There is something calm about Bhuvneshwar Kumar. He may not come across as a typical aggressive fast bowler. His build is not like that. But give him the cricket ball and he knows the knack of getting wickets on pitches where there is even the slightest of help for seam bowlers.
The struggling England batsmen discovered how dangerous he can be. Not just with the ball that fetched him 11 wickets in the first two Tests including a five-wicket haul in each of them but also with the bat, scoring match-saving half-centuries at No. 9.
It may be an exaggeration to speak of Kumar, only 24 and in his second year in international cricket, in the same length as legendary all-rounders Richard Hadlee of New Zealand and England's Ian Botham. But his feats in the first two Tests – also his first outside India – put him on par with the two greats of yesteryear for having three half-centuries and two five-wicket bags in successive Tests.
It is also too early to classify Kumar as an all-rounder and put him under pressure. Youngsters have suffered when comparisons were made prematurely with the great Kapil Dev and labelling them as the ones best suited to fill in the shoes left vacant in 1994 by the 1983 World Cup winning captain. Players to suffer such fate included Laxmi Ratan Shukla, Ajit Agarkar, Irfan Pathan, to name just a few.
Any medium-pacer who can show some batting skills is labelled an all-rounder fit enough to fill Kapil's vacancy. While India's search for that genuine all-rounder still continues, it will be wise to give Kumar more time before bracketing him in that category. Former India all-rounder Manoj Prabhakar said to dna that the Uttar Pradesh cricketer "can be very useful in the coming years".
"The way Bhuvneshwar bowls, he knows his limitations. The way he bats, he knows his confidence levels. He is technically sound. Altogether, he comes as a package, something the Indian team has been looking for a long long time," Prabhakar said.
The 51-year-old Prabhakar, who played 39 Tests and 130 ODIs, said that Kumar "complements his bowling with his batting skills and takes all the support from batting to his bowling. And, to be doing it outside India, his efforts have to be appreciated."
However, Prabhakar threw caution. "It he bats at No. 6 and doesn't perform with the bat, will that affect his bowling? That is when pressure starts. But he is capable enough to take pressure while batting because he is bowling well. But when he doesn't bowl or bat well, that's when pressure creeps in," said Prabhakar.
Though Kumar has bowled in three England innings on tour, his 11 wickets came in two of them – 5/82 in Trent Bridge when England batted only once and 6/82 in the first innings at Lord's. The Uttar Pradesh youngster went wicketless (0/21 in 16 overs) in the second innings when Ishant Sharma breathed fire on Monday afternoon to return with 7/74 and bowl India to a famous win.
Prabhakar observed: "When the ball is not seaming, only swinging, Bhuvneshwar will have problems. It he doesn't get help from the wicket, that is when he is really tested. And that's what we saw in the second innings at Lord's."
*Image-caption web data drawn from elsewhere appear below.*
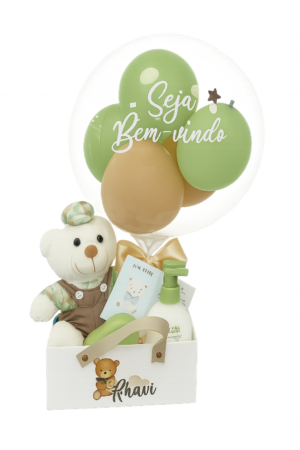 Box Boas Vindas Verde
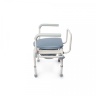 Кресло-туалет Titan LY-2006 для инвалидов со съемным санитарным устройством, откидными подлокотниками, серии 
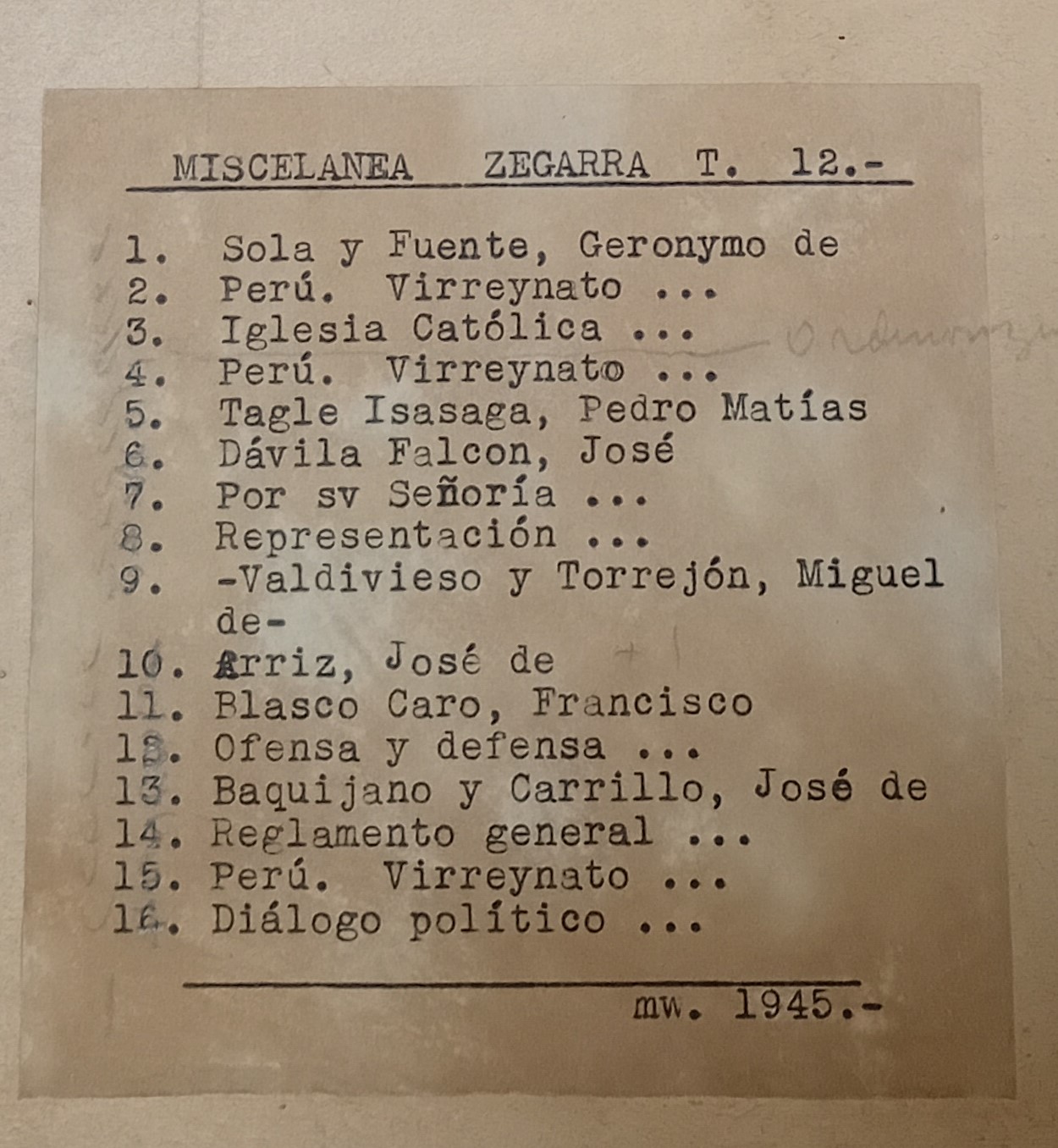 Anotaciones Manuscritas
Prabhakar, who has excelled in England and Australian conditions because he was a yard quicker than Kumar, felt that the youngster will be tested Down Under when India tour later this year. "The Kookaburra ball (in Australia) does not move after 20 or 30 overs. He can be very good there with the new ball and also by adding pace. Like how I did. I knew how to bowl in Australia. I had the pace," said Prabhakar.
Kumar, however, has had early lessons in Australia, where he had a training stint in 2009 when he won the Border-Gavaskar Scholarship from National Cricket Academy.
Prabhakar was mightily impressed with Kumar on the whole. "If a person knows his limits and bowls within them, he will go far. Bhuvneshwar is nto fiddling with his seam bowling. He is not changing his action. If he can be a little quicker, he will do wonders," said the retired cricketer-turned coach.